Wednesday, May 11, 2011

Competence - a Lifetime of Training.

Years ago, I read an obscure book named "Spec Ops: Case Studies in Special Operations Warfare in Theory & Practice".  The author reviewed special operations missions to determine historical principles of success.  He noted that special operations missions can succeed if the special operations team can obtain relative superiority at the pivotal moment in an engagement.  Once established, relative superiority had to be maintained to ensure mission success; once lost, relative superiority was difficult to regain.  The author established that the key principles for successful Special Operations are:

1) Simplicity
2) Security
3) Repetition
4) Surprise
5) Speed
6) Purpose

The author was William H. McRaven.  This week, Vice Admiral William H. McRaven, Commander of the Joint Special Operations Command, accepted the thanks of President Obama for his planning and mission oversight of the SEAL Team 6 raid which killed Osama Bin Laden. 

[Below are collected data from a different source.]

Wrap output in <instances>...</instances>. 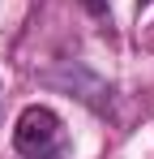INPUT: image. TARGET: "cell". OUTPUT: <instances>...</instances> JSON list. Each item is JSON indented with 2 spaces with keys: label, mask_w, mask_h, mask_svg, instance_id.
<instances>
[{
  "label": "cell",
  "mask_w": 154,
  "mask_h": 159,
  "mask_svg": "<svg viewBox=\"0 0 154 159\" xmlns=\"http://www.w3.org/2000/svg\"><path fill=\"white\" fill-rule=\"evenodd\" d=\"M146 4H150V0H137V9H146Z\"/></svg>",
  "instance_id": "3957f363"
},
{
  "label": "cell",
  "mask_w": 154,
  "mask_h": 159,
  "mask_svg": "<svg viewBox=\"0 0 154 159\" xmlns=\"http://www.w3.org/2000/svg\"><path fill=\"white\" fill-rule=\"evenodd\" d=\"M60 142V116L43 103L22 107L17 125H13V151L22 159H47Z\"/></svg>",
  "instance_id": "6da1fadb"
},
{
  "label": "cell",
  "mask_w": 154,
  "mask_h": 159,
  "mask_svg": "<svg viewBox=\"0 0 154 159\" xmlns=\"http://www.w3.org/2000/svg\"><path fill=\"white\" fill-rule=\"evenodd\" d=\"M81 9L90 17H111V0H81Z\"/></svg>",
  "instance_id": "7a4b0ae2"
}]
</instances>
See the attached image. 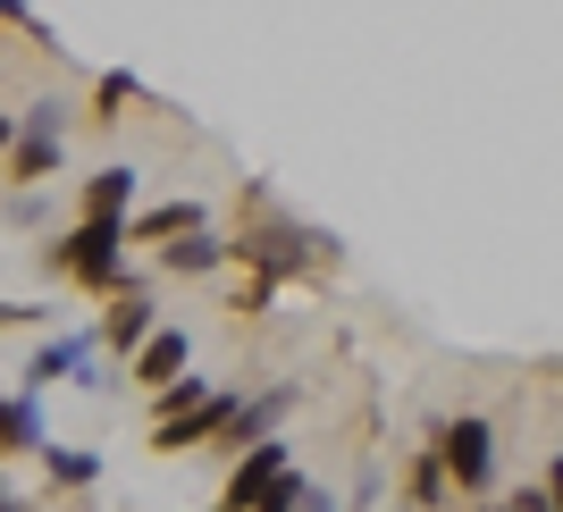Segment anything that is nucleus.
I'll return each instance as SVG.
<instances>
[{
    "label": "nucleus",
    "mask_w": 563,
    "mask_h": 512,
    "mask_svg": "<svg viewBox=\"0 0 563 512\" xmlns=\"http://www.w3.org/2000/svg\"><path fill=\"white\" fill-rule=\"evenodd\" d=\"M93 353H101V327H59V336H43V345L25 353V387H34V396L76 387V378L93 370Z\"/></svg>",
    "instance_id": "obj_5"
},
{
    "label": "nucleus",
    "mask_w": 563,
    "mask_h": 512,
    "mask_svg": "<svg viewBox=\"0 0 563 512\" xmlns=\"http://www.w3.org/2000/svg\"><path fill=\"white\" fill-rule=\"evenodd\" d=\"M43 479H51V488H93L101 454H85V445H43Z\"/></svg>",
    "instance_id": "obj_12"
},
{
    "label": "nucleus",
    "mask_w": 563,
    "mask_h": 512,
    "mask_svg": "<svg viewBox=\"0 0 563 512\" xmlns=\"http://www.w3.org/2000/svg\"><path fill=\"white\" fill-rule=\"evenodd\" d=\"M135 93H143L135 76H126V68H110V76H101V85H93V118H101V126H110V118L126 110V101H135Z\"/></svg>",
    "instance_id": "obj_16"
},
{
    "label": "nucleus",
    "mask_w": 563,
    "mask_h": 512,
    "mask_svg": "<svg viewBox=\"0 0 563 512\" xmlns=\"http://www.w3.org/2000/svg\"><path fill=\"white\" fill-rule=\"evenodd\" d=\"M219 396V387H211V378H168V387H161V396H152V420H186V412H202V403H211Z\"/></svg>",
    "instance_id": "obj_13"
},
{
    "label": "nucleus",
    "mask_w": 563,
    "mask_h": 512,
    "mask_svg": "<svg viewBox=\"0 0 563 512\" xmlns=\"http://www.w3.org/2000/svg\"><path fill=\"white\" fill-rule=\"evenodd\" d=\"M43 320H59L51 303H0V327H43Z\"/></svg>",
    "instance_id": "obj_18"
},
{
    "label": "nucleus",
    "mask_w": 563,
    "mask_h": 512,
    "mask_svg": "<svg viewBox=\"0 0 563 512\" xmlns=\"http://www.w3.org/2000/svg\"><path fill=\"white\" fill-rule=\"evenodd\" d=\"M152 327H161L152 278H143V269H126V278L110 286V303H101V353H118V361H126V353H135L143 336H152Z\"/></svg>",
    "instance_id": "obj_4"
},
{
    "label": "nucleus",
    "mask_w": 563,
    "mask_h": 512,
    "mask_svg": "<svg viewBox=\"0 0 563 512\" xmlns=\"http://www.w3.org/2000/svg\"><path fill=\"white\" fill-rule=\"evenodd\" d=\"M9 143H18V110H0V160H9Z\"/></svg>",
    "instance_id": "obj_20"
},
{
    "label": "nucleus",
    "mask_w": 563,
    "mask_h": 512,
    "mask_svg": "<svg viewBox=\"0 0 563 512\" xmlns=\"http://www.w3.org/2000/svg\"><path fill=\"white\" fill-rule=\"evenodd\" d=\"M43 269H51V278H68V286L110 294V286L126 278V219H76L68 235H51Z\"/></svg>",
    "instance_id": "obj_1"
},
{
    "label": "nucleus",
    "mask_w": 563,
    "mask_h": 512,
    "mask_svg": "<svg viewBox=\"0 0 563 512\" xmlns=\"http://www.w3.org/2000/svg\"><path fill=\"white\" fill-rule=\"evenodd\" d=\"M539 488H547V504L563 512V454H555V463H547V479H539Z\"/></svg>",
    "instance_id": "obj_19"
},
{
    "label": "nucleus",
    "mask_w": 563,
    "mask_h": 512,
    "mask_svg": "<svg viewBox=\"0 0 563 512\" xmlns=\"http://www.w3.org/2000/svg\"><path fill=\"white\" fill-rule=\"evenodd\" d=\"M194 227H211L202 219V202H152V210H126V244H168V235H194Z\"/></svg>",
    "instance_id": "obj_11"
},
{
    "label": "nucleus",
    "mask_w": 563,
    "mask_h": 512,
    "mask_svg": "<svg viewBox=\"0 0 563 512\" xmlns=\"http://www.w3.org/2000/svg\"><path fill=\"white\" fill-rule=\"evenodd\" d=\"M0 512H25V504H9V496H0Z\"/></svg>",
    "instance_id": "obj_23"
},
{
    "label": "nucleus",
    "mask_w": 563,
    "mask_h": 512,
    "mask_svg": "<svg viewBox=\"0 0 563 512\" xmlns=\"http://www.w3.org/2000/svg\"><path fill=\"white\" fill-rule=\"evenodd\" d=\"M303 496H311V479H303L295 463H286V470H278V479H269V488H261L244 512H303Z\"/></svg>",
    "instance_id": "obj_14"
},
{
    "label": "nucleus",
    "mask_w": 563,
    "mask_h": 512,
    "mask_svg": "<svg viewBox=\"0 0 563 512\" xmlns=\"http://www.w3.org/2000/svg\"><path fill=\"white\" fill-rule=\"evenodd\" d=\"M303 512H336V496H329V488H311V496H303Z\"/></svg>",
    "instance_id": "obj_21"
},
{
    "label": "nucleus",
    "mask_w": 563,
    "mask_h": 512,
    "mask_svg": "<svg viewBox=\"0 0 563 512\" xmlns=\"http://www.w3.org/2000/svg\"><path fill=\"white\" fill-rule=\"evenodd\" d=\"M471 512H521V504H514V496H505V504H488V496H471Z\"/></svg>",
    "instance_id": "obj_22"
},
{
    "label": "nucleus",
    "mask_w": 563,
    "mask_h": 512,
    "mask_svg": "<svg viewBox=\"0 0 563 512\" xmlns=\"http://www.w3.org/2000/svg\"><path fill=\"white\" fill-rule=\"evenodd\" d=\"M51 428H43V396L18 387V396H0V463H18V454H43Z\"/></svg>",
    "instance_id": "obj_9"
},
{
    "label": "nucleus",
    "mask_w": 563,
    "mask_h": 512,
    "mask_svg": "<svg viewBox=\"0 0 563 512\" xmlns=\"http://www.w3.org/2000/svg\"><path fill=\"white\" fill-rule=\"evenodd\" d=\"M0 25H18L25 43H43V51H59V43H51V25L34 18V9H25V0H0Z\"/></svg>",
    "instance_id": "obj_17"
},
{
    "label": "nucleus",
    "mask_w": 563,
    "mask_h": 512,
    "mask_svg": "<svg viewBox=\"0 0 563 512\" xmlns=\"http://www.w3.org/2000/svg\"><path fill=\"white\" fill-rule=\"evenodd\" d=\"M286 463H295V454H286L278 437H261V445H244V454H235V470H228V496H219V512H244V504H253V496L269 488V479H278Z\"/></svg>",
    "instance_id": "obj_7"
},
{
    "label": "nucleus",
    "mask_w": 563,
    "mask_h": 512,
    "mask_svg": "<svg viewBox=\"0 0 563 512\" xmlns=\"http://www.w3.org/2000/svg\"><path fill=\"white\" fill-rule=\"evenodd\" d=\"M143 202V177L126 160H110V168H93L85 177V193H76V219H126V210Z\"/></svg>",
    "instance_id": "obj_8"
},
{
    "label": "nucleus",
    "mask_w": 563,
    "mask_h": 512,
    "mask_svg": "<svg viewBox=\"0 0 563 512\" xmlns=\"http://www.w3.org/2000/svg\"><path fill=\"white\" fill-rule=\"evenodd\" d=\"M446 496H454V479H446V463H438V445H429L421 463H412V504H421V512H438Z\"/></svg>",
    "instance_id": "obj_15"
},
{
    "label": "nucleus",
    "mask_w": 563,
    "mask_h": 512,
    "mask_svg": "<svg viewBox=\"0 0 563 512\" xmlns=\"http://www.w3.org/2000/svg\"><path fill=\"white\" fill-rule=\"evenodd\" d=\"M228 260H235V244H219L211 227L168 235V244H161V269H168V278H211V269H228Z\"/></svg>",
    "instance_id": "obj_10"
},
{
    "label": "nucleus",
    "mask_w": 563,
    "mask_h": 512,
    "mask_svg": "<svg viewBox=\"0 0 563 512\" xmlns=\"http://www.w3.org/2000/svg\"><path fill=\"white\" fill-rule=\"evenodd\" d=\"M68 135H76V110H68L59 93L25 101V110H18V143H9L0 177H9V186H43V177H59V160H68Z\"/></svg>",
    "instance_id": "obj_2"
},
{
    "label": "nucleus",
    "mask_w": 563,
    "mask_h": 512,
    "mask_svg": "<svg viewBox=\"0 0 563 512\" xmlns=\"http://www.w3.org/2000/svg\"><path fill=\"white\" fill-rule=\"evenodd\" d=\"M438 463H446L454 496H488L496 488V420L488 412H454L438 428Z\"/></svg>",
    "instance_id": "obj_3"
},
{
    "label": "nucleus",
    "mask_w": 563,
    "mask_h": 512,
    "mask_svg": "<svg viewBox=\"0 0 563 512\" xmlns=\"http://www.w3.org/2000/svg\"><path fill=\"white\" fill-rule=\"evenodd\" d=\"M186 370H194V336H186V327H168V320L126 353V387H143V396H161L168 378H186Z\"/></svg>",
    "instance_id": "obj_6"
}]
</instances>
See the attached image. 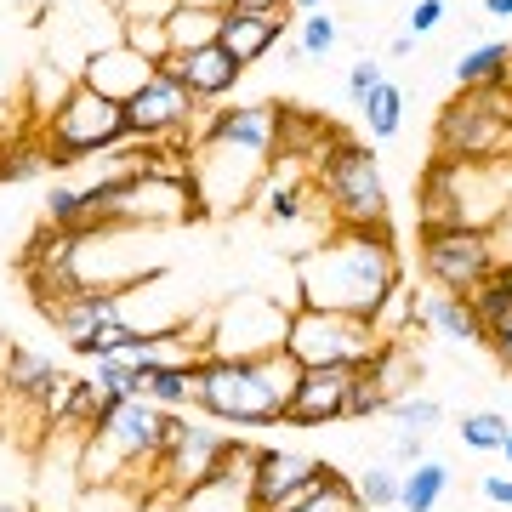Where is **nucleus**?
Returning <instances> with one entry per match:
<instances>
[{
    "label": "nucleus",
    "instance_id": "obj_32",
    "mask_svg": "<svg viewBox=\"0 0 512 512\" xmlns=\"http://www.w3.org/2000/svg\"><path fill=\"white\" fill-rule=\"evenodd\" d=\"M467 302H473V319H478V330H484V336H490V330L507 319V313H512V279L501 274V262H495V274L484 279V285H478Z\"/></svg>",
    "mask_w": 512,
    "mask_h": 512
},
{
    "label": "nucleus",
    "instance_id": "obj_12",
    "mask_svg": "<svg viewBox=\"0 0 512 512\" xmlns=\"http://www.w3.org/2000/svg\"><path fill=\"white\" fill-rule=\"evenodd\" d=\"M353 370L359 365H313V370H302L291 404H285V416H279V427H330V421H348Z\"/></svg>",
    "mask_w": 512,
    "mask_h": 512
},
{
    "label": "nucleus",
    "instance_id": "obj_24",
    "mask_svg": "<svg viewBox=\"0 0 512 512\" xmlns=\"http://www.w3.org/2000/svg\"><path fill=\"white\" fill-rule=\"evenodd\" d=\"M450 495V467L444 461H416V467H404V478H399V507L404 512H433Z\"/></svg>",
    "mask_w": 512,
    "mask_h": 512
},
{
    "label": "nucleus",
    "instance_id": "obj_21",
    "mask_svg": "<svg viewBox=\"0 0 512 512\" xmlns=\"http://www.w3.org/2000/svg\"><path fill=\"white\" fill-rule=\"evenodd\" d=\"M268 512H359V490H353V478L342 473V467H330V461H325L302 490H291L285 501H274Z\"/></svg>",
    "mask_w": 512,
    "mask_h": 512
},
{
    "label": "nucleus",
    "instance_id": "obj_2",
    "mask_svg": "<svg viewBox=\"0 0 512 512\" xmlns=\"http://www.w3.org/2000/svg\"><path fill=\"white\" fill-rule=\"evenodd\" d=\"M296 365L291 353H256V359H200L194 365V410L222 421L228 433H256V427H279L285 404L296 393Z\"/></svg>",
    "mask_w": 512,
    "mask_h": 512
},
{
    "label": "nucleus",
    "instance_id": "obj_7",
    "mask_svg": "<svg viewBox=\"0 0 512 512\" xmlns=\"http://www.w3.org/2000/svg\"><path fill=\"white\" fill-rule=\"evenodd\" d=\"M416 262L439 296H473L501 256H495V234L478 228H416Z\"/></svg>",
    "mask_w": 512,
    "mask_h": 512
},
{
    "label": "nucleus",
    "instance_id": "obj_33",
    "mask_svg": "<svg viewBox=\"0 0 512 512\" xmlns=\"http://www.w3.org/2000/svg\"><path fill=\"white\" fill-rule=\"evenodd\" d=\"M120 46H131V52L143 57V63H154V69H160L165 57H171L165 18H120Z\"/></svg>",
    "mask_w": 512,
    "mask_h": 512
},
{
    "label": "nucleus",
    "instance_id": "obj_19",
    "mask_svg": "<svg viewBox=\"0 0 512 512\" xmlns=\"http://www.w3.org/2000/svg\"><path fill=\"white\" fill-rule=\"evenodd\" d=\"M165 69L177 74V80H183L188 86V97H194V103H211V97H228L239 86V63L228 52H222V46H200V52H183V57H165Z\"/></svg>",
    "mask_w": 512,
    "mask_h": 512
},
{
    "label": "nucleus",
    "instance_id": "obj_18",
    "mask_svg": "<svg viewBox=\"0 0 512 512\" xmlns=\"http://www.w3.org/2000/svg\"><path fill=\"white\" fill-rule=\"evenodd\" d=\"M57 376H63V370H57L46 353L6 342V359H0V393H6V399L29 404V410H46V399H52ZM40 421H46V416H40Z\"/></svg>",
    "mask_w": 512,
    "mask_h": 512
},
{
    "label": "nucleus",
    "instance_id": "obj_26",
    "mask_svg": "<svg viewBox=\"0 0 512 512\" xmlns=\"http://www.w3.org/2000/svg\"><path fill=\"white\" fill-rule=\"evenodd\" d=\"M416 319H421V291L399 279V285H393V291L382 296V308L370 313L365 325L376 330V342H404V330L416 325Z\"/></svg>",
    "mask_w": 512,
    "mask_h": 512
},
{
    "label": "nucleus",
    "instance_id": "obj_47",
    "mask_svg": "<svg viewBox=\"0 0 512 512\" xmlns=\"http://www.w3.org/2000/svg\"><path fill=\"white\" fill-rule=\"evenodd\" d=\"M484 12L490 18H512V0H484Z\"/></svg>",
    "mask_w": 512,
    "mask_h": 512
},
{
    "label": "nucleus",
    "instance_id": "obj_23",
    "mask_svg": "<svg viewBox=\"0 0 512 512\" xmlns=\"http://www.w3.org/2000/svg\"><path fill=\"white\" fill-rule=\"evenodd\" d=\"M416 325H427L439 342H461V348H473V342H484V330H478L473 319V302L467 296H421V319Z\"/></svg>",
    "mask_w": 512,
    "mask_h": 512
},
{
    "label": "nucleus",
    "instance_id": "obj_48",
    "mask_svg": "<svg viewBox=\"0 0 512 512\" xmlns=\"http://www.w3.org/2000/svg\"><path fill=\"white\" fill-rule=\"evenodd\" d=\"M501 456H507V467H512V433H507V444H501Z\"/></svg>",
    "mask_w": 512,
    "mask_h": 512
},
{
    "label": "nucleus",
    "instance_id": "obj_35",
    "mask_svg": "<svg viewBox=\"0 0 512 512\" xmlns=\"http://www.w3.org/2000/svg\"><path fill=\"white\" fill-rule=\"evenodd\" d=\"M387 416H393V433H399V439H427V433H433V427L444 421V404H439V399H421V393H410V399H399L393 410H387Z\"/></svg>",
    "mask_w": 512,
    "mask_h": 512
},
{
    "label": "nucleus",
    "instance_id": "obj_4",
    "mask_svg": "<svg viewBox=\"0 0 512 512\" xmlns=\"http://www.w3.org/2000/svg\"><path fill=\"white\" fill-rule=\"evenodd\" d=\"M512 154V97L507 92H456L433 120V160L490 165Z\"/></svg>",
    "mask_w": 512,
    "mask_h": 512
},
{
    "label": "nucleus",
    "instance_id": "obj_10",
    "mask_svg": "<svg viewBox=\"0 0 512 512\" xmlns=\"http://www.w3.org/2000/svg\"><path fill=\"white\" fill-rule=\"evenodd\" d=\"M120 109H126V137L131 143H165V137H177V131H194V120H200V103L188 97V86L165 69V63L148 74Z\"/></svg>",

Competency and the burning desire to improve competency are key leadership characteristics.  Vice Admiral McRaven is a great example of a leader who sacrificed and labored to master his craft.  He commanded at every level within the Navy Seal community.  He established and was the first graduate from the Naval Postgraduate Special Operations/Low Intensity Conflict curriculum.  He then wrote the book on Special Operations principles of success.  He then put these principles into practice.  The results of his quest for competency have changed history. 

Your quest for leadership competency will change history as well.